The keep itself was far from the mountains, but it stood like a white pebble amid yellow and green sand. Land on all sides of the Kyuden was rich, producing enough rice each year to feed the empire. From the banks of the southern mountains to the sparkling blue ocean to the east, the wealth of the Crane could be measured each year in thousands of bushels of rice—thousands of golden koku from the emperor's own hand.

Doji Hoturi had no interest in the fields, or in the peasants that fell to their knees in the thick water as he rode past. He approached the golden gates of the castle, his face seeming chiseled from the purest white marble. Before the gates bowed a retinue of Crane retainers and courtiers, sent to greet their champion with polite words and appropriate offerings. Hoturi had seen it all a hundred times, yet he sat aback his panting steed as if the Kakita men had his full attention.

Behind him, Toshimoko drew the hood of his cloak from his graying head and idly fingered his obi. This was not his place.

Before them stood Kyuden Kakita's golden gates, which never closed. Though this was the southernmost palace of the Kakita family, located far beneath the mountains that split the Emerald Empire, it was nonetheless one of the most beautiful palaces in Rokugan. The ancient oak gates were covered in thin golden filigree, silver kanji, jade threads, and delicately twisted vines of jewels. The legend of the keep was depicted there, of the Elemental Master who had arrived only to find the gates closed and barred against a storm. As the wind raged, the ancient sage had demanded entry. The marks he had struck on the door, marring the carvings and blunting the oak, still remained.
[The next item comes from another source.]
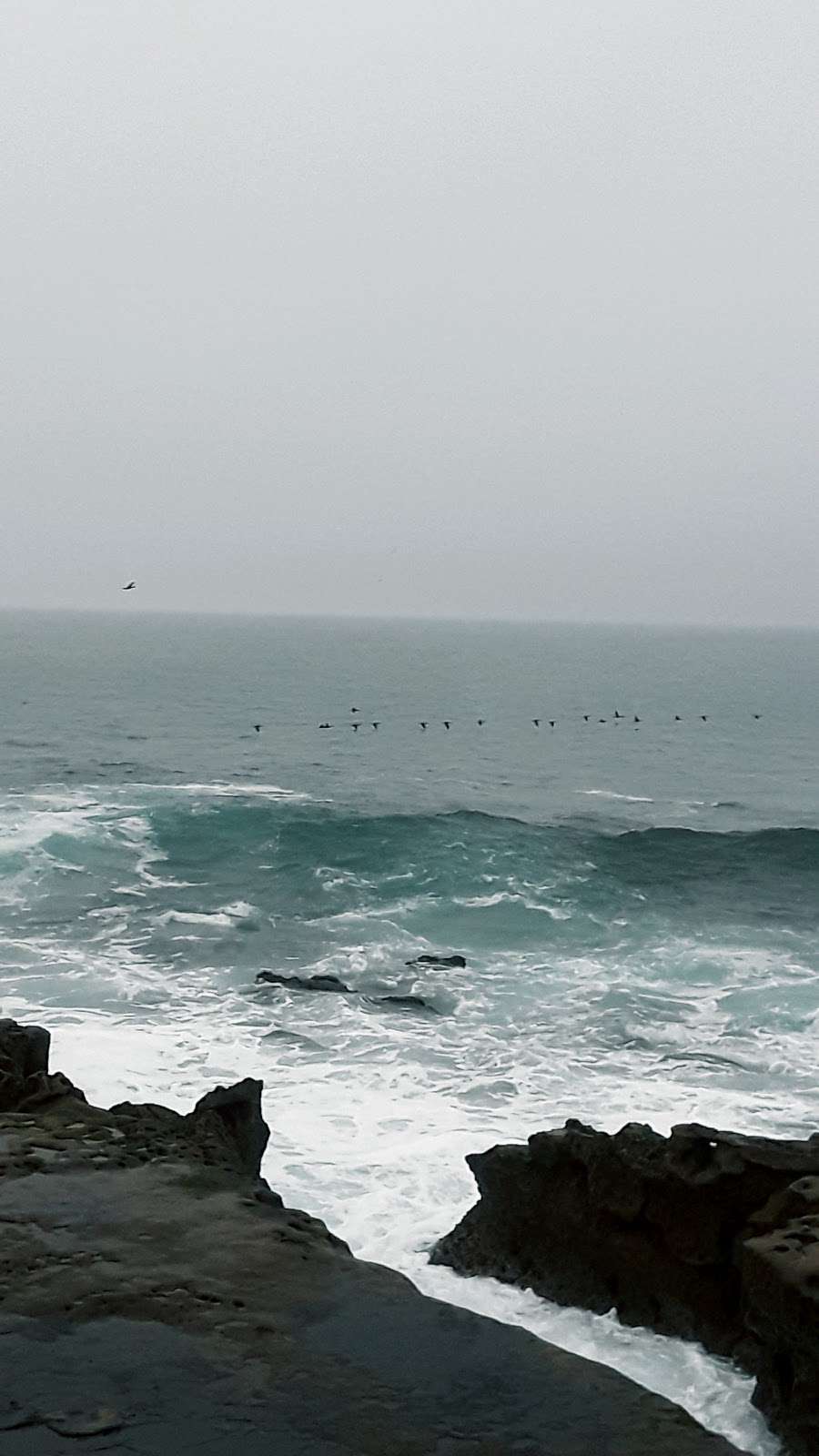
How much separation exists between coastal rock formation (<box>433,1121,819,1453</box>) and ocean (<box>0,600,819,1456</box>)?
1.26 feet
His cries had gone unheard in the howling of the cold winter storm.

If Satsume had been champion then, the gates would have been manned with ten guards, no matter how cold the night. Hoturi's horse shifted under him as the Kakita by the gate began the elaborate bows that marked their lord's arrival. Satsume had never allowed anyone to remain idle—not even in the face of a winter typhoon.

It was said that the master's curse still remained on the keep. The curse dictated that if any child born within the encircling wall of Kyuden Kakita were to lift a sword, the Crane would fall. Thus, the gates stayed open, that no child could be born 'encircled' by the walls. It was a popular story among the bards and tale weavers of the empire and would certainly be told at this year's festival.

In all the land, only one child had ever been born encircled by the gates of Kyuden Kakita. Once, when the Lion troops had assaulted the keep and the Daidoji could not drive them back, a single woman had given birth to her second son. That child's name was Yoshi, daimyo of the Kakita.

"Your Honored Excellency." That very man stepped to the fore, bowing low. Yoshi was a delicate man with thin fingers and a sonorous voice. The Kakita's white hair flowed past his shoulders, held back in a thin cord positioned to accentuate his perfect features rather than to clear his face of hair. "Your lands and your people are given much prestige by your presence among us. We Kakita remember our blood ties to our brothers, the Doji, and we gladly open our lands, our mon, and our arms to you."

"Yoshi," the champion began once his retainer's voice had ceased. "Are the lands of the Kakita prepared for the festival?"

"Of course, my lord," Kakita Yoshi bowed again, his blue vest rippling perfectly with the motion.

"Have our guests begun to arrive?"

"Hai, my lord. They have."

Then it was time for the final question. "Have the gates of Kyuden Kakita been closed?' He had heard his father ask the question a thousand times, and only once had the answer not been the same.

"Never, my lord."

Within the keep, servants waited to lead the ponies away, and Hoturi dismounted with a casual air.

Behind him, Yoshi stepped to Toshimoko, their eyes meeting for a fraction of a second.

Before the courtier could speak, Toshimoko bov.-ed formally. "My daimyo," the Kakita swordsman said, "it is good to see that you are well."

"And you . . . Master Toshimoko," Yoshi said, returning the formality. "The students of the dueling school have missed your lessons."

Toshimoko barked a sudden laugh. "My students fear my return, more likely, Daimyo. They know that their shoulders will ache tomorrow as if the sky itself rested upon them."